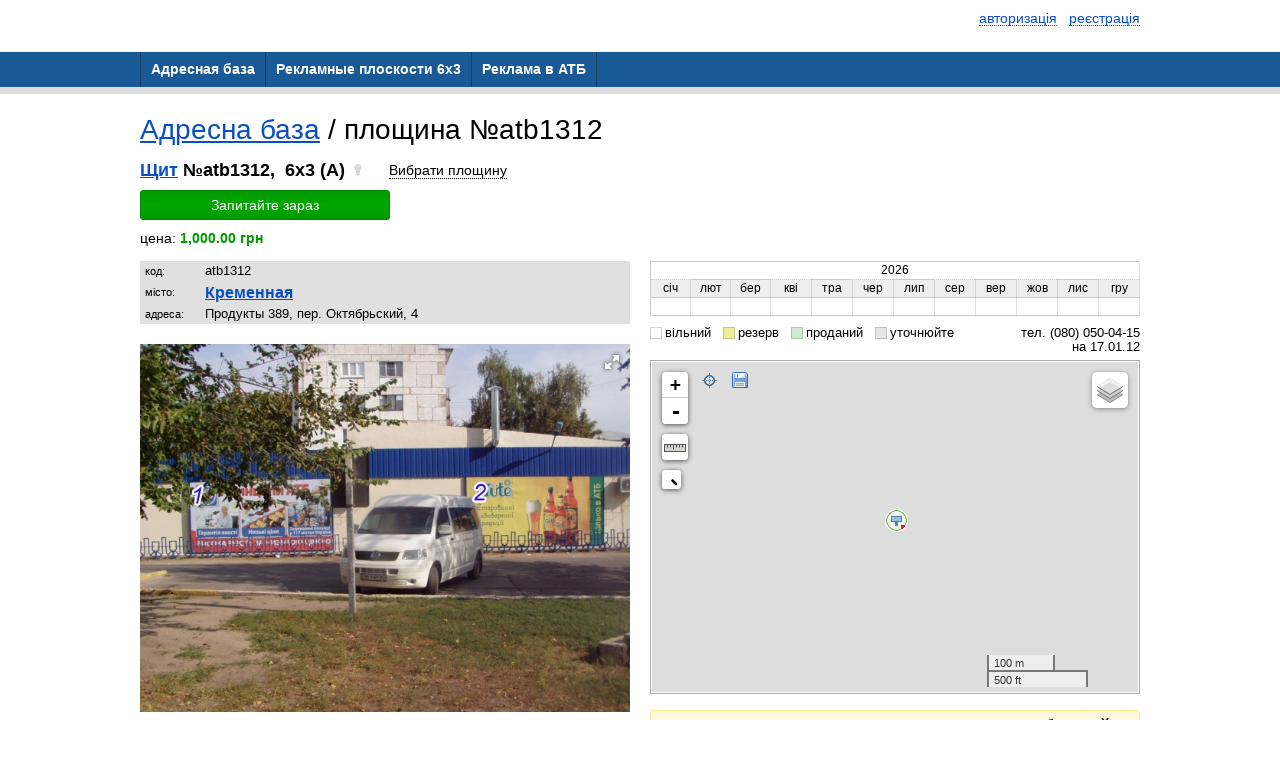

--- FILE ---
content_type: text/html; charset=utf-8
request_url: http://atb.adv.vg/$/regions/select/?name=info%5BcountryID%5D&value=216
body_size: 479
content:
[{"id":"4839","label":"\u041a\u0438\u0435\u0432 \u0438 \u043e\u0431\u043b\u0430\u0441\u0442\u044c"},{"id":"4841","label":"\u0410\u0420 \u041a\u0440\u044b\u043c"},{"id":"4831","label":"\u0412\u0438\u043d\u043d\u0438\u0446\u043a\u0430\u044f \u043e\u0431\u043b."},{"id":"4832","label":"\u0412\u043e\u043b\u044b\u043d\u0441\u043a\u0430\u044f \u043e\u0431\u043b."},{"id":"4833","label":"\u0414\u043d\u0435\u043f\u0440\u043e\u043f\u0435\u0442\u0440\u043e\u0432\u0441\u043a\u0430\u044f \u043e\u0431\u043b."},{"id":"4834","label":"\u0414\u043e\u043d\u0435\u0446\u043a\u0430\u044f \u043e\u0431\u043b."},{"id":"4835","label":"\u0416\u0438\u0442\u043e\u043c\u0438\u0440\u0441\u043a\u0430\u044f \u043e\u0431\u043b."},{"id":"4836","label":"\u0417\u0430\u043a\u0430\u0440\u043f\u0430\u0442\u0441\u043a\u0430\u044f \u043e\u0431\u043b."},{"id":"4837","label":"\u0417\u0430\u043f\u043e\u0440\u043e\u0436\u0441\u043a\u0430\u044f \u043e\u0431\u043b."},{"id":"4838","label":"\u0418\u0432\u0430\u043d\u043e-\u0424\u0440\u0430\u043d\u043a\u043e\u0432\u0441\u043a\u0430\u044f \u043e\u0431\u043b."},{"id":"4840","label":"\u041a\u0438\u0440\u043e\u0432\u043e\u0433\u0440\u0430\u0434\u0441\u043a\u0430\u044f \u043e\u0431\u043b."},{"id":"4842","label":"\u041b\u0443\u0433\u0430\u043d\u0441\u043a\u0430\u044f \u043e\u0431\u043b."},{"id":"4843","label":"\u041b\u044c\u0432\u043e\u0432\u0441\u043a\u0430\u044f \u043e\u0431\u043b."},{"id":"4844","label":"\u041d\u0438\u043a\u043e\u043b\u0430\u0435\u0432\u0441\u043a\u0430\u044f \u043e\u0431\u043b."},{"id":"4845","label":"\u041e\u0434\u0435\u0441\u0441\u043a\u0430\u044f \u043e\u0431\u043b."},{"id":"4846","label":"\u041f\u043e\u043b\u0442\u0430\u0432\u0441\u043a\u0430\u044f \u043e\u0431\u043b."},{"id":"4847","label":"\u0420\u043e\u0432\u0435\u043d\u0441\u043a\u0430\u044f \u043e\u0431\u043b."},{"id":"4848","label":"\u0421\u0443\u043c\u0441\u043a\u0430\u044f \u043e\u0431\u043b."},{"id":"4849","label":"\u0422\u0435\u0440\u043d\u043e\u043f\u043e\u043b\u044c\u0441\u043a\u0430\u044f \u043e\u0431\u043b."},{"id":"4850","label":"\u0425\u0430\u0440\u044c\u043a\u043e\u0432\u0441\u043a\u0430\u044f \u043e\u0431\u043b."},{"id":"4851","label":"\u0425\u0435\u0440\u0441\u043e\u043d\u0441\u043a\u0430\u044f \u043e\u0431\u043b."},{"id":"4852","label":"\u0425\u043c\u0435\u043b\u044c\u043d\u0438\u0446\u043a\u0430\u044f \u043e\u0431\u043b."},{"id":"4853","label":"\u0427\u0435\u0440\u043a\u0430\u0441\u0441\u043a\u0430\u044f \u043e\u0431\u043b."},{"id":"4854","label":"\u0427\u0435\u0440\u043d\u0438\u0433\u043e\u0432\u0441\u043a\u0430\u044f \u043e\u0431\u043b."},{"id":"4855","label":"\u0427\u0435\u0440\u043d\u043e\u0432\u0438\u0446\u043a\u0430\u044f \u043e\u0431\u043b."}]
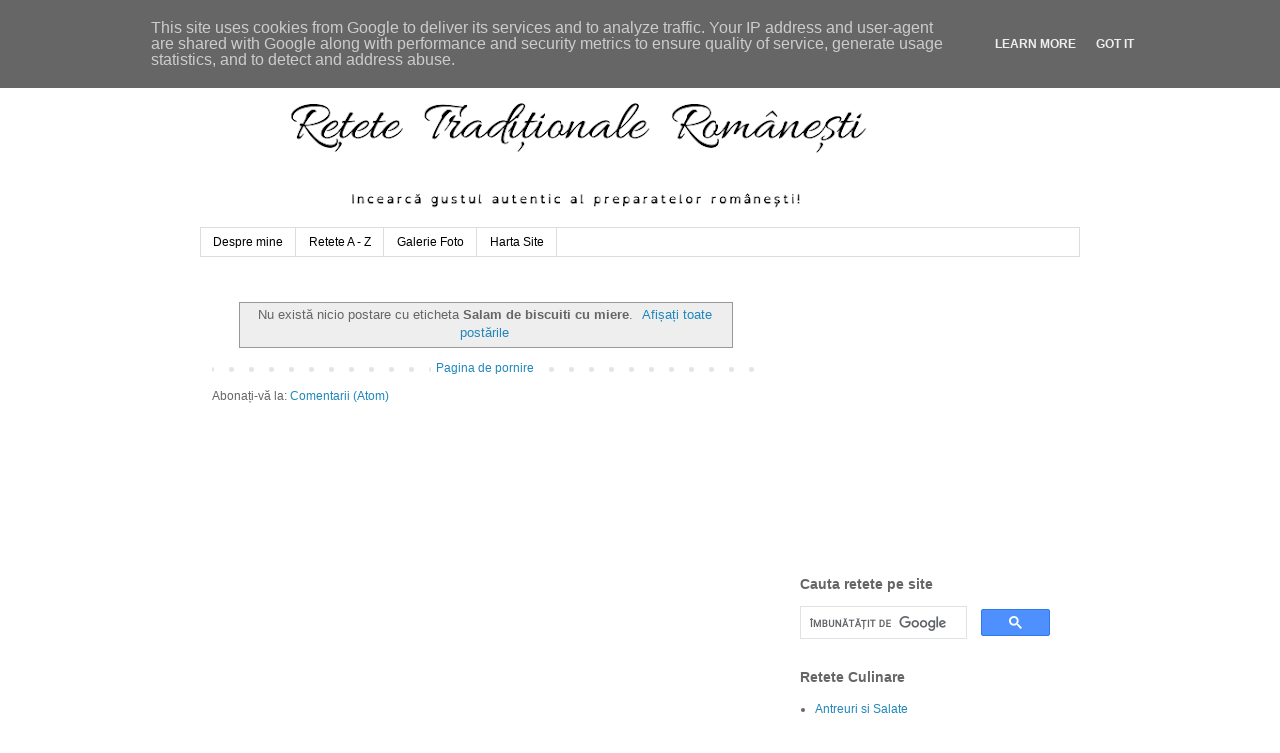

--- FILE ---
content_type: text/html; charset=utf-8
request_url: https://www.google.com/recaptcha/api2/aframe
body_size: 116
content:
<!DOCTYPE HTML><html><head><meta http-equiv="content-type" content="text/html; charset=UTF-8"></head><body><script nonce="uLPOJEXlbeb1tOVQek_hAg">/** Anti-fraud and anti-abuse applications only. See google.com/recaptcha */ try{var clients={'sodar':'https://pagead2.googlesyndication.com/pagead/sodar?'};window.addEventListener("message",function(a){try{if(a.source===window.parent){var b=JSON.parse(a.data);var c=clients[b['id']];if(c){var d=document.createElement('img');d.src=c+b['params']+'&rc='+(localStorage.getItem("rc::a")?sessionStorage.getItem("rc::b"):"");window.document.body.appendChild(d);sessionStorage.setItem("rc::e",parseInt(sessionStorage.getItem("rc::e")||0)+1);localStorage.setItem("rc::h",'1763862534926');}}}catch(b){}});window.parent.postMessage("_grecaptcha_ready", "*");}catch(b){}</script></body></html>

--- FILE ---
content_type: text/plain
request_url: https://www.google-analytics.com/j/collect?v=1&_v=j102&a=1532759844&t=pageview&_s=1&dl=https%3A%2F%2Fwww.retetetraditionaleromanesti.ro%2Fsearch%2Flabel%2FSalam%2520de%2520biscuiti%2520cu%2520miere%3Fupdated-max%3D2021-02-02T15%3A46%3A00%252B02%3A00%26max-results%3D20%26start%3D20%26by-date%3Dfalse&ul=en-us%40posix&dt=Retetetraditionaleromanesti.ro%3A%20Salam%20de%20biscuiti%20cu%20miere&sr=1280x720&vp=1280x720&_u=IEBAAEABAAAAACAAI~&jid=2136043106&gjid=1881693607&cid=1421421530.1763862533&tid=UA-130898337-1&_gid=495640904.1763862533&_r=1&_slc=1&z=1652412058
body_size: -455
content:
2,cG-TK9505JR24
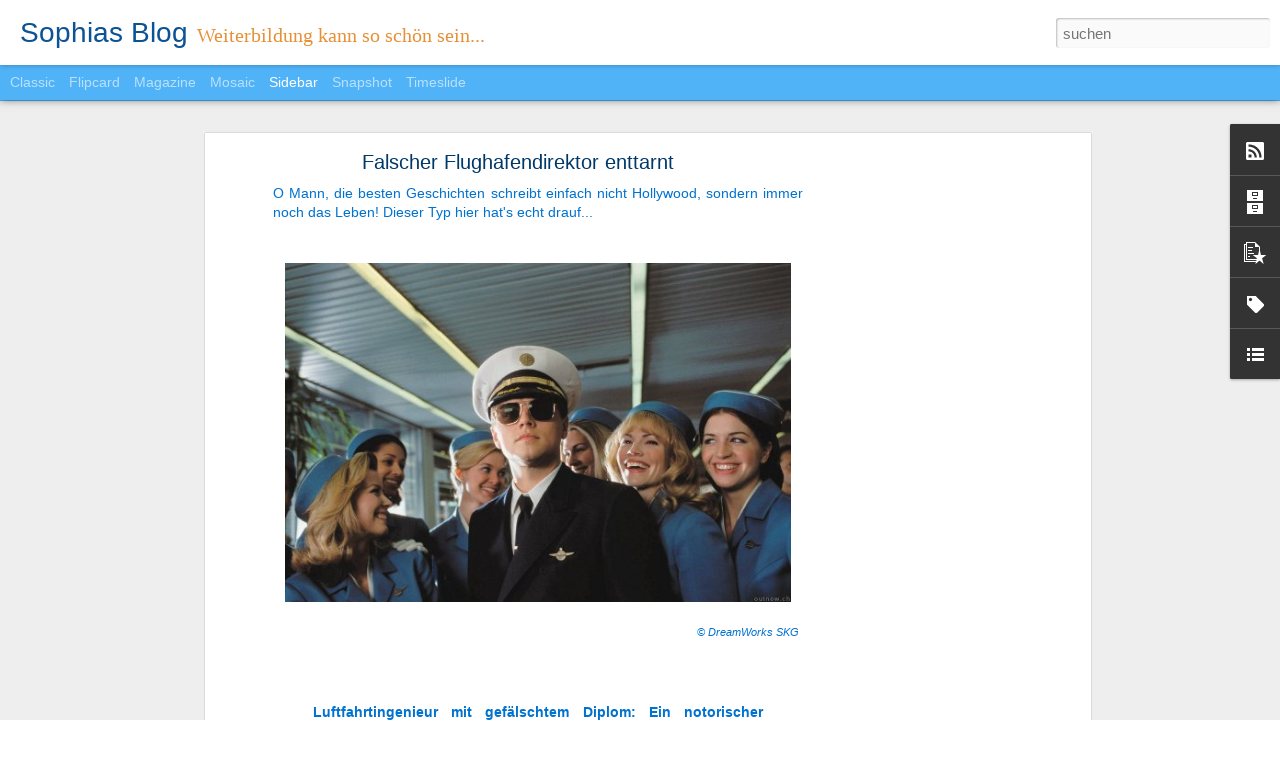

--- FILE ---
content_type: text/html; charset=utf-8
request_url: https://www.google.com/recaptcha/api2/aframe
body_size: 269
content:
<!DOCTYPE HTML><html><head><meta http-equiv="content-type" content="text/html; charset=UTF-8"></head><body><script nonce="N3bZfHYDrK4ksjC-IBVUnw">/** Anti-fraud and anti-abuse applications only. See google.com/recaptcha */ try{var clients={'sodar':'https://pagead2.googlesyndication.com/pagead/sodar?'};window.addEventListener("message",function(a){try{if(a.source===window.parent){var b=JSON.parse(a.data);var c=clients[b['id']];if(c){var d=document.createElement('img');d.src=c+b['params']+'&rc='+(localStorage.getItem("rc::a")?sessionStorage.getItem("rc::b"):"");window.document.body.appendChild(d);sessionStorage.setItem("rc::e",parseInt(sessionStorage.getItem("rc::e")||0)+1);localStorage.setItem("rc::h",'1768842407883');}}}catch(b){}});window.parent.postMessage("_grecaptcha_ready", "*");}catch(b){}</script></body></html>

--- FILE ---
content_type: text/javascript; charset=UTF-8
request_url: http://blog.sophia24.com/?v=0&action=initial&widgetId=Label1&responseType=js&xssi_token=AOuZoY4gm3Hq-aEf7PsMtFtLZDhm_nldMg%3A1768842402385
body_size: 483
content:
try {
_WidgetManager._HandleControllerResult('Label1', 'initial',{'title': 'Kategorien', 'display': 'list', 'showFreqNumbers': true, 'labels': [{'name': 'Aktuelles', 'count': 196, 'cssSize': 5, 'url': 'http://blog.sophia24.com/search/label/Aktuelles'}, {'name': 'Bildungsnews', 'count': 150, 'cssSize': 5, 'url': 'http://blog.sophia24.com/search/label/Bildungsnews'}, {'name': 'Dies und Das', 'count': 219, 'cssSize': 5, 'url': 'http://blog.sophia24.com/search/label/Dies%20und%20Das'}, {'name': 'Jobs und Karriere', 'count': 56, 'cssSize': 4, 'url': 'http://blog.sophia24.com/search/label/Jobs%20und%20Karriere'}, {'name': 'Leckeres', 'count': 21, 'cssSize': 3, 'url': 'http://blog.sophia24.com/search/label/Leckeres'}, {'name': 'Moderne Arbeitswelt', 'count': 66, 'cssSize': 4, 'url': 'http://blog.sophia24.com/search/label/Moderne%20Arbeitswelt'}, {'name': 'Psychologie der Arbeit', 'count': 3, 'cssSize': 1, 'url': 'http://blog.sophia24.com/search/label/Psychologie%20der%20Arbeit'}, {'name': 'Weiterbildungsf\xf6rderung', 'count': 43, 'cssSize': 4, 'url': 'http://blog.sophia24.com/search/label/Weiterbildungsf%C3%B6rderung'}, {'name': 'Wissen mit Sophia', 'count': 78, 'cssSize': 4, 'url': 'http://blog.sophia24.com/search/label/Wissen%20mit%20Sophia'}]});
} catch (e) {
  if (typeof log != 'undefined') {
    log('HandleControllerResult failed: ' + e);
  }
}


--- FILE ---
content_type: text/javascript; charset=UTF-8
request_url: http://blog.sophia24.com/?v=0&action=initial&widgetId=Label1&responseType=js&xssi_token=AOuZoY4gm3Hq-aEf7PsMtFtLZDhm_nldMg%3A1768842402385
body_size: 483
content:
try {
_WidgetManager._HandleControllerResult('Label1', 'initial',{'title': 'Kategorien', 'display': 'list', 'showFreqNumbers': true, 'labels': [{'name': 'Aktuelles', 'count': 196, 'cssSize': 5, 'url': 'http://blog.sophia24.com/search/label/Aktuelles'}, {'name': 'Bildungsnews', 'count': 150, 'cssSize': 5, 'url': 'http://blog.sophia24.com/search/label/Bildungsnews'}, {'name': 'Dies und Das', 'count': 219, 'cssSize': 5, 'url': 'http://blog.sophia24.com/search/label/Dies%20und%20Das'}, {'name': 'Jobs und Karriere', 'count': 56, 'cssSize': 4, 'url': 'http://blog.sophia24.com/search/label/Jobs%20und%20Karriere'}, {'name': 'Leckeres', 'count': 21, 'cssSize': 3, 'url': 'http://blog.sophia24.com/search/label/Leckeres'}, {'name': 'Moderne Arbeitswelt', 'count': 66, 'cssSize': 4, 'url': 'http://blog.sophia24.com/search/label/Moderne%20Arbeitswelt'}, {'name': 'Psychologie der Arbeit', 'count': 3, 'cssSize': 1, 'url': 'http://blog.sophia24.com/search/label/Psychologie%20der%20Arbeit'}, {'name': 'Weiterbildungsf\xf6rderung', 'count': 43, 'cssSize': 4, 'url': 'http://blog.sophia24.com/search/label/Weiterbildungsf%C3%B6rderung'}, {'name': 'Wissen mit Sophia', 'count': 78, 'cssSize': 4, 'url': 'http://blog.sophia24.com/search/label/Wissen%20mit%20Sophia'}]});
} catch (e) {
  if (typeof log != 'undefined') {
    log('HandleControllerResult failed: ' + e);
  }
}


--- FILE ---
content_type: text/javascript; charset=UTF-8
request_url: http://blog.sophia24.com/?v=0&action=initial&widgetId=LinkList1&responseType=js&xssi_token=AOuZoY4gm3Hq-aEf7PsMtFtLZDhm_nldMg%3A1768842402385
body_size: 327
content:
try {
_WidgetManager._HandleControllerResult('LinkList1', 'initial',{'title': 'Links', 'sorting': 'none', 'shownum': -1, 'links': [{'name': 'sophia24', 'target': 'http://www.sophia24.com/'}, {'name': 'sophia24 bei YouTube', 'target': 'http://www.youtube.com/user/Sophia24com'}, {'name': 'sophia24 bei Twitter', 'target': 'https://twitter.com/#!/sophia24com'}, {'name': 'sophia24 bei Facebook', 'target': 'http://www.facebook.com/sophia24'}, {'name': 'MATERNA TMT', 'target': 'http://www.materna-tmt.de/'}]});
} catch (e) {
  if (typeof log != 'undefined') {
    log('HandleControllerResult failed: ' + e);
  }
}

####################

> _TASK REQUIREMENTS_
Among the entries above, identify all lines with "DOCTYPE" and copy them.

> _SOLUTION_
<!DOCTYPE HTML><html><head><meta http-equiv="content-type" content="text/html; charset=UTF-8"></head><body><script nonce="uLPOJEXlbeb1tOVQek_hAg">/** Anti-fraud and anti-abuse applications only. See google.com/recaptcha */ try{var clients={'sodar':'https://pagead2.googlesyndication.com/pagead/sodar?'};window.addEventListener("message",function(a){try{if(a.source===window.parent){var b=JSON.parse(a.data);var c=clients[b['id']];if(c){var d=document.createElement('img');d.src=c+b['params']+'&rc='+(localStorage.getItem("rc::a")?sessionStorage.getItem("rc::b"):"");window.document.body.appendChild(d);sessionStorage.setItem("rc::e",parseInt(sessionStorage.getItem("rc::e")||0)+1);localStorage.setItem("rc::h",'1763862534926');}}}catch(b){}});window.parent.postMessage("_grecaptcha_ready", "*");}catch(b){}</script></body></html>
<!DOCTYPE HTML><html><head><meta http-equiv="content-type" content="text/html; charset=UTF-8"></head><body><script nonce="N3bZfHYDrK4ksjC-IBVUnw">/** Anti-fraud and anti-abuse applications only. See google.com/recaptcha */ try{var clients={'sodar':'https://pagead2.googlesyndication.com/pagead/sodar?'};window.addEventListener("message",function(a){try{if(a.source===window.parent){var b=JSON.parse(a.data);var c=clients[b['id']];if(c){var d=document.createElement('img');d.src=c+b['params']+'&rc='+(localStorage.getItem("rc::a")?sessionStorage.getItem("rc::b"):"");window.document.body.appendChild(d);sessionStorage.setItem("rc::e",parseInt(sessionStorage.getItem("rc::e")||0)+1);localStorage.setItem("rc::h",'1768842407883');}}}catch(b){}});window.parent.postMessage("_grecaptcha_ready", "*");}catch(b){}</script></body></html>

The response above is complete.